BEIJING, June 11 (Xinhuanet) -- Paleontologists often find dinosaur fossils
with heads thrown back, gaping mouths and tails curved toward the head and
assumed they died in water and the currents drifted the bones into that
position, or that rigor mortis or drying muscles, tendons and ligaments
contorted the limbs.
An example of the posture is the 150-million-year-old Archaeopteryx, the
first-known specimen of a feathered dinosaur and the proposed link between
dinosaurs and present-day birds.
"I'm reading this in the literature and thinking, 'This doesn't make any
sense to me as a veterinarian,'" said Cynthia Marshall Faux, a
veterinarian-turned-paleontologist at the Museum of the Rockies.
Faux (pronounced "fox") and a colleague say brain damage and asphyxiation
are the more likely culprits.
"Virtually all articulated specimens of Archaeopteryx are in this posture,
exhibiting a classic pose of head thrown back, jaws open, back and tail reflexed
backward and limbs contracted," said Kevin Padian, professor of integrative
biology and curator in the Museum of Paleontology at the University of
California, Berkeley.
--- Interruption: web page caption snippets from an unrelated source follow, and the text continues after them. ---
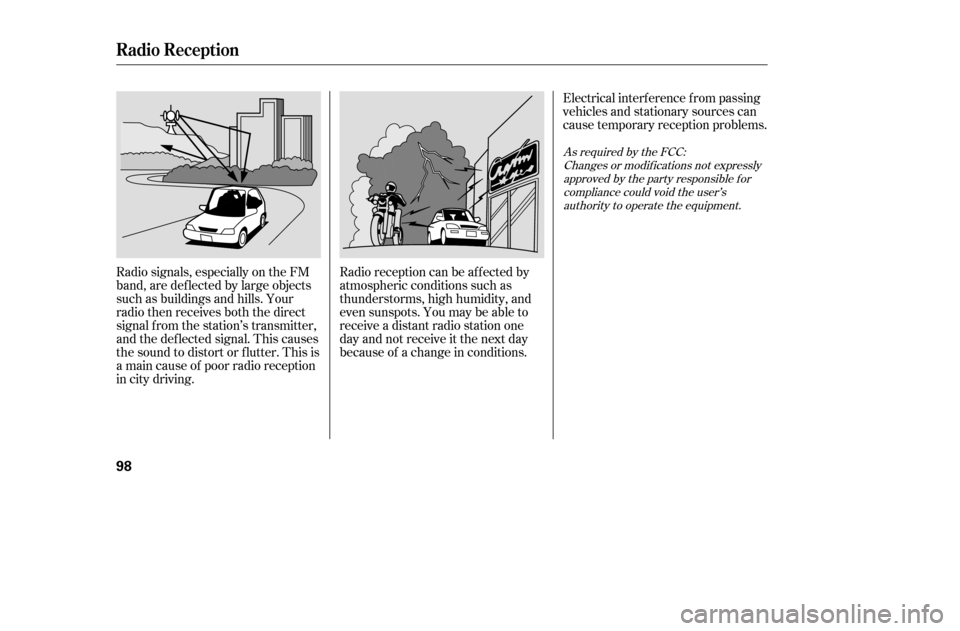 HONDA CIVIC COUPE 2005 7.G Owners Manual Radio signals, especially on the FM 
band, are def lected by large objects
such as buildings and hills. Your
radio then receives both the direct
signal f rom the station’s transmitter,
and the def l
He and Faux published their findings last week in the
journal Paleobiology.
Some animals found in this death-throes posture may have suffocated in ash
during a volcanic eruption, consistent with the fact many fossils are found
in ash deposits, Faux and Padian explained. But many other possibilities exist,
including disease, brain trauma, severe bleeding, thiamine deficiency or
poisoning.
"This puts a whole new light on the mode of death of these animals, and
interpretation of the places they died in," Padian said. "This explanation gives
us clues to interpreting a great many fossil horizons we didn't understand
before and tells us something dinosaurs experienced while dying, not after
dying."
The posture appears to be a good indicator the animal was warm
blooded, as other research has suggested, because the posture has been seen
only in dinosaurs, pterosaurs and mammals, which are known or suspected to have
had high metabolic rates. Animals with lower metabolic rates, such as crocodiles
and lizards, use less oxygen and so might have been less traumatically affected
by hypoxia during death throes, Padian said.